(Image-linked spatial questions)
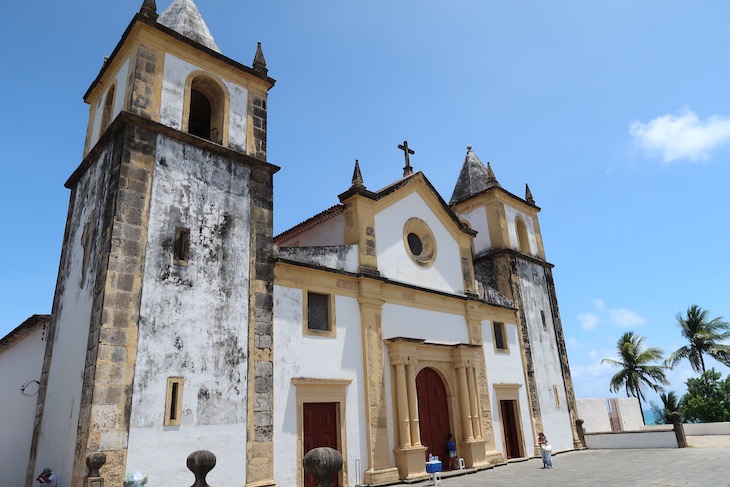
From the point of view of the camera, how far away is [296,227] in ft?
57.8

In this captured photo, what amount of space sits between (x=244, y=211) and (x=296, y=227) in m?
5.37

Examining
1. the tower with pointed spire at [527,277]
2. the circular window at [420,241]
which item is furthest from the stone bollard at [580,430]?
the circular window at [420,241]

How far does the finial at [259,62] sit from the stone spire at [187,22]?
→ 3.32 feet

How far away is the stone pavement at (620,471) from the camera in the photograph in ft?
36.5

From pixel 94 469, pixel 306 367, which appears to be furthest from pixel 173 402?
pixel 306 367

■ **GOAL**
Extract every line from the one containing "In this captured" to the end of the entries, including both of those lines, exactly as given and with nothing added.

■ **SOLUTION**
In this captured photo, what amount of space sits between (x=244, y=211) and (x=296, y=227) in m?
5.37

Examining
1. the tower with pointed spire at [527,277]
2. the circular window at [420,241]
which item is furthest from the stone bollard at [580,430]?
the circular window at [420,241]

How far does the finial at [259,62] sit from the stone spire at [187,22]?
→ 3.32 feet

How far away is the stone pavement at (620,471) from the camera in the photograph in ft?
36.5

From pixel 94 469, pixel 306 367, which appears to be furthest from pixel 173 402?
pixel 306 367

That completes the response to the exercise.